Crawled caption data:
# # # # # # #

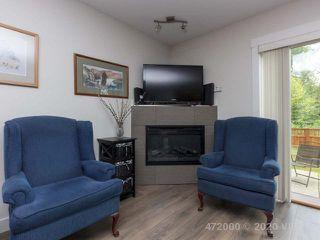 Photo 4: 537 A Cook St in LADYSMITH: Du Ladysmith Half Duplex for sale (Duncan)  : MLS®# 845628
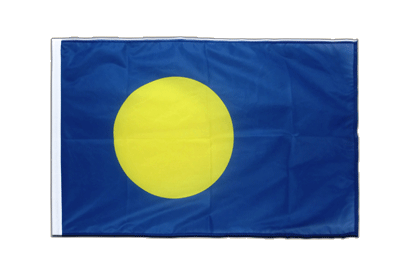 Sleeved Flag PRO Palau - 2x3 ft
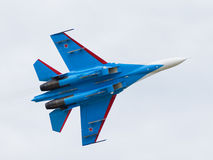 Flying blue military Su-27 Royalty Free Stock Image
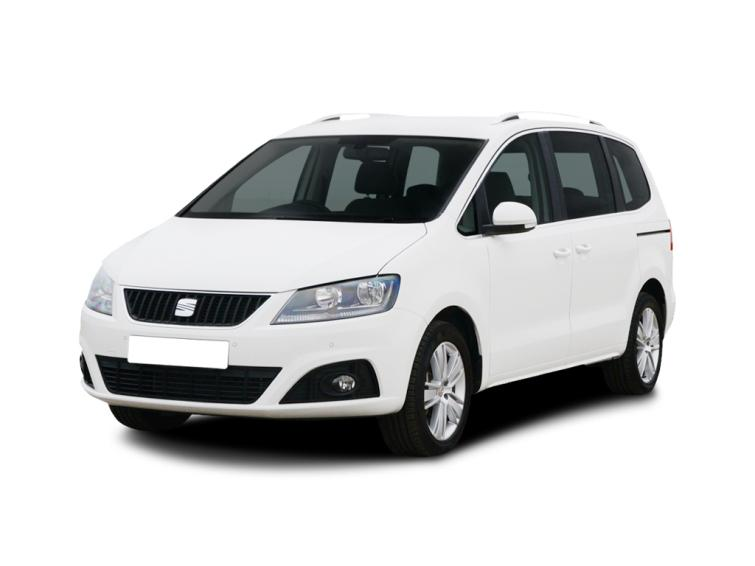 Seat Alhambra 2.0 TDI CR Ecomotive I TECH 5dr  estate special editions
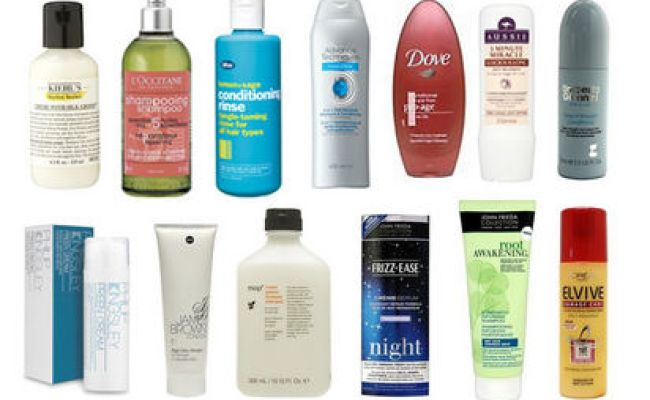 Hair Care Products Latest B2b News B2b Products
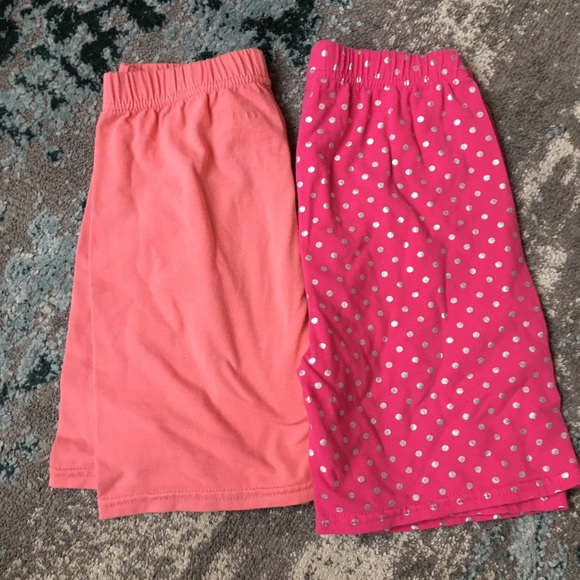 Copelli Other - Set of Two Shorts (Girls)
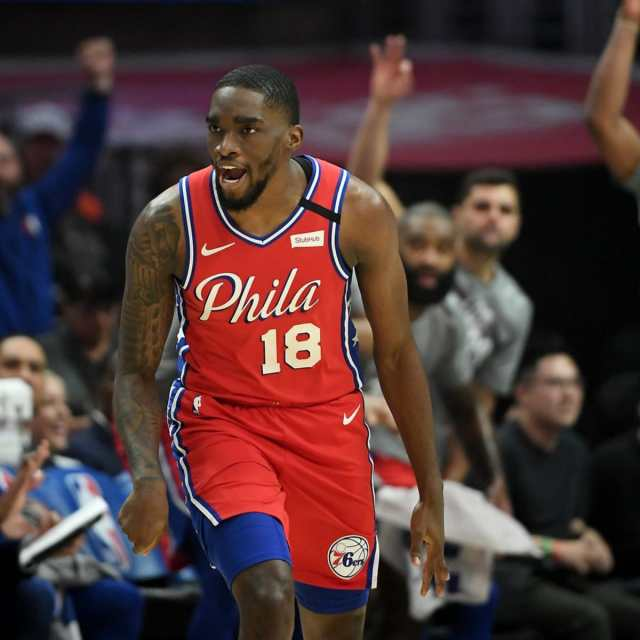 Down To Their Last Out, The Sixers Bench Comes Up Clutch
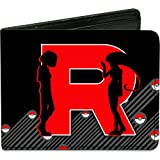 Pokemon Monsters - Team Rocket James & Jessie & Meowth - Bi-Fold Wallet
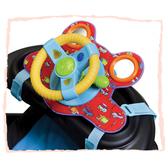 Игровая панель для прогулочной коляски - ЗА РУЛЕМ (звук, свет) от Taf Toys (Таф тойс)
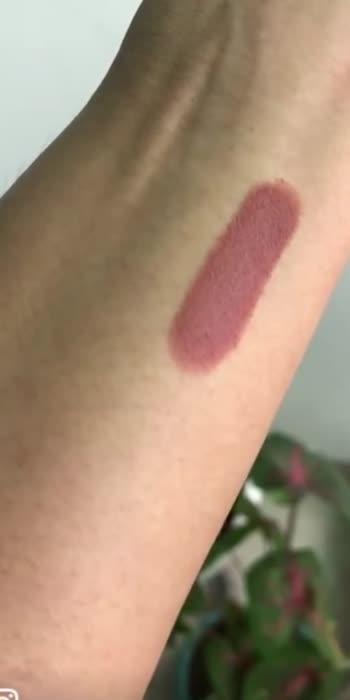 #lipstick #lipstickswatch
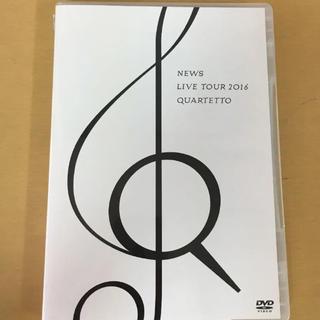 ジャニーズ(Johnny's)のNEWS  DVD(ミュージック)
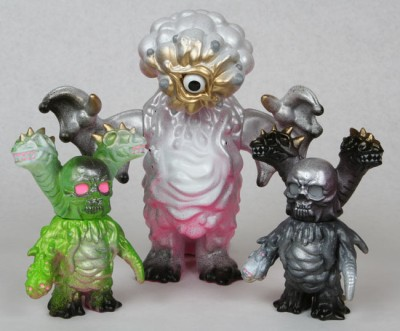 Buffmonster custom BLObPUS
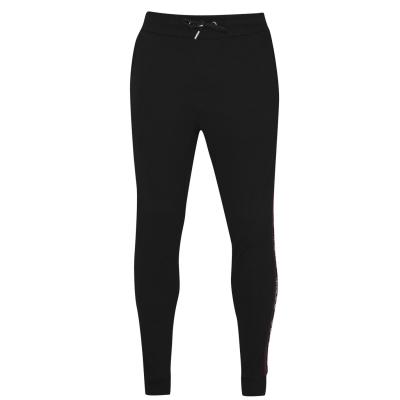 Pantaloni jogging 883 Police Demand negru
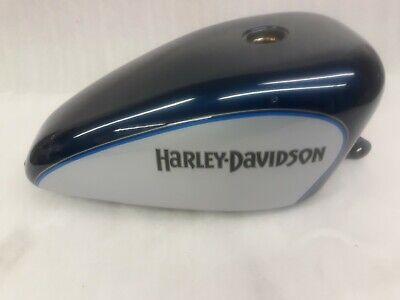 1995-2003 Harley Davidson OEM King Sportster gas  tank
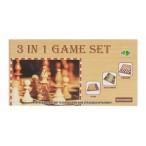 Игра настольная Рыжий Кот Шахматы, шашки, нарды фигуры дерево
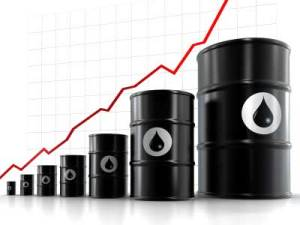 crudeoil price weekly forecast 02-07-12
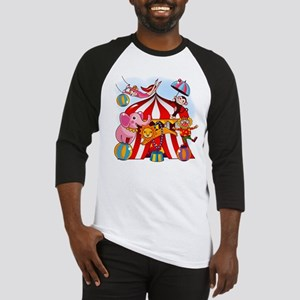 The Circus is in Town Baseball Jersey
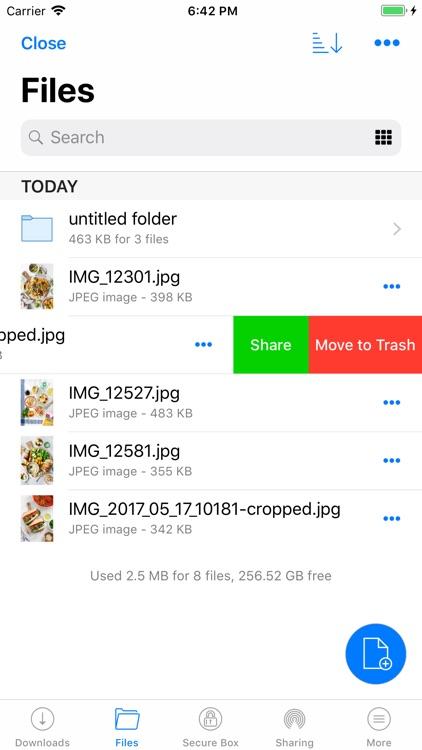 RedApp Web Browser screenshot-3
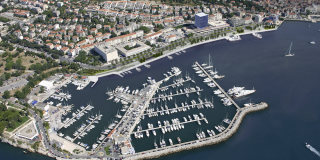 Idejna rješenja proširenja zapadne obale gradske luke u Splitu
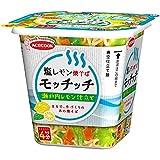 エースコック 塩レモン焼そばモッチッチ 瀬戸内レモン仕立て 99g×12個入り (1ケース)
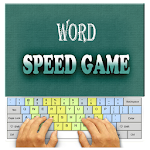 Word Speed Game Apk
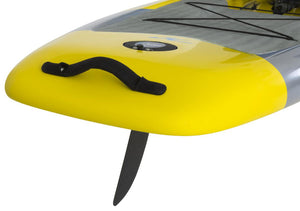 "Hobie Mirage Eclipse ACX Series 10' 6"" Tail End"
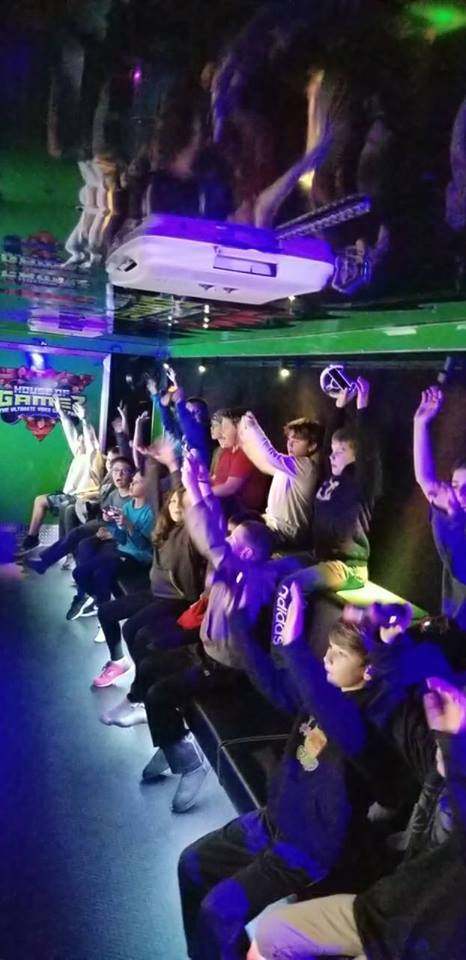 house-of-gamez-new-jersey-video-game-laser-tag-party-36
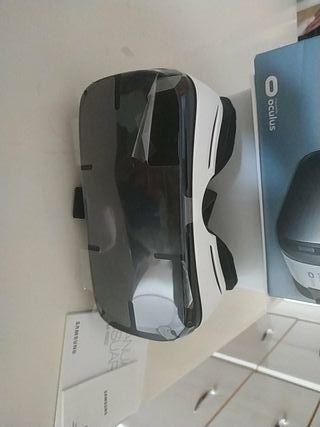 Gafas de realidad virtual Samsung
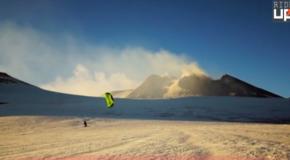 Snowkite sull'Etna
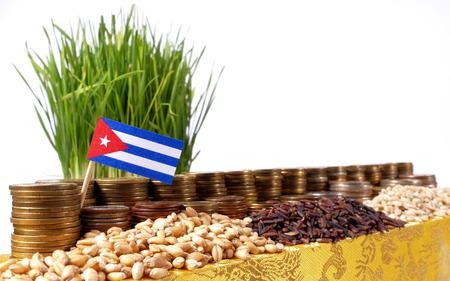 Bandera de Cuba ondeando con pila de monedas de dinero y pilas de semillas de trigo y arroz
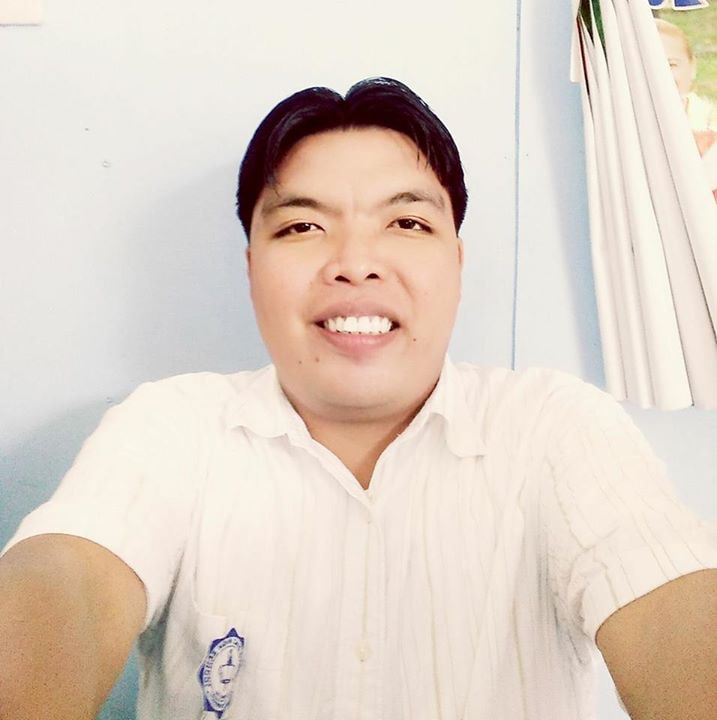 Avatar of user Alvin Laban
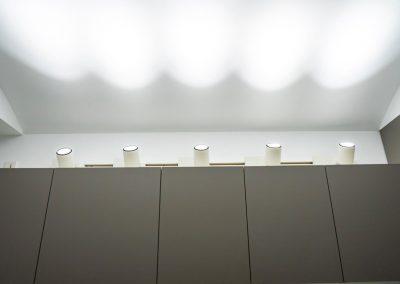 Exojesa-reformas-vivienda-iluminacion-12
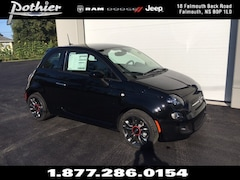 2017 FIAT 500 Pop Hatchback 3C3CFFAR4HT699440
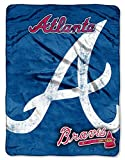 Atlanta Braves 46'' X 60'' Micro Raschel Throw Blanket - Triple Play Design
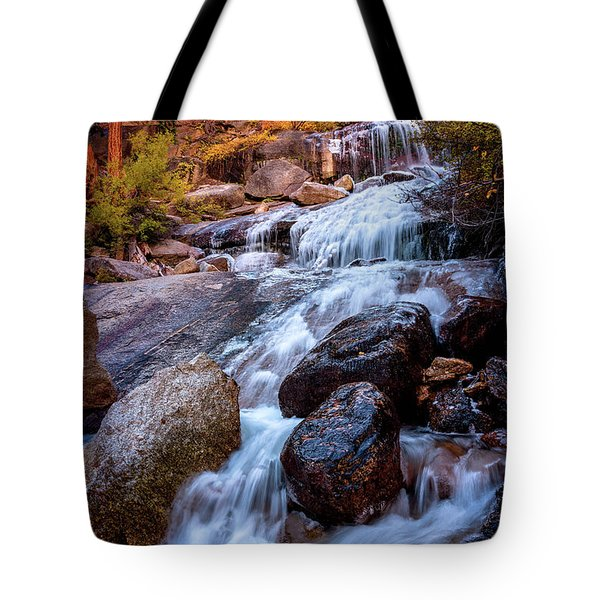 Icy Cascade Waterfalls Tote Bag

# # # # # # #

Prompt:
Output the lines, exactly: the first line of the entries above, every line after it, and the line with "Copelli Other - Set of Two Shorts (Girls)" as the last. No pictures.

Exercise response:
 Photo 4: 537 A Cook St in LADYSMITH: Du Ladysmith Half Duplex for sale (Duncan)  : MLS®# 845628
 Sleeved Flag PRO Palau - 2x3 ft
 Flying blue military Su-27 Royalty Free Stock Image
 Seat Alhambra 2.0 TDI CR Ecomotive I TECH 5dr  estate special editions
 Hair Care Products Latest B2b News B2b Products
 Copelli Other - Set of Two Shorts (Girls)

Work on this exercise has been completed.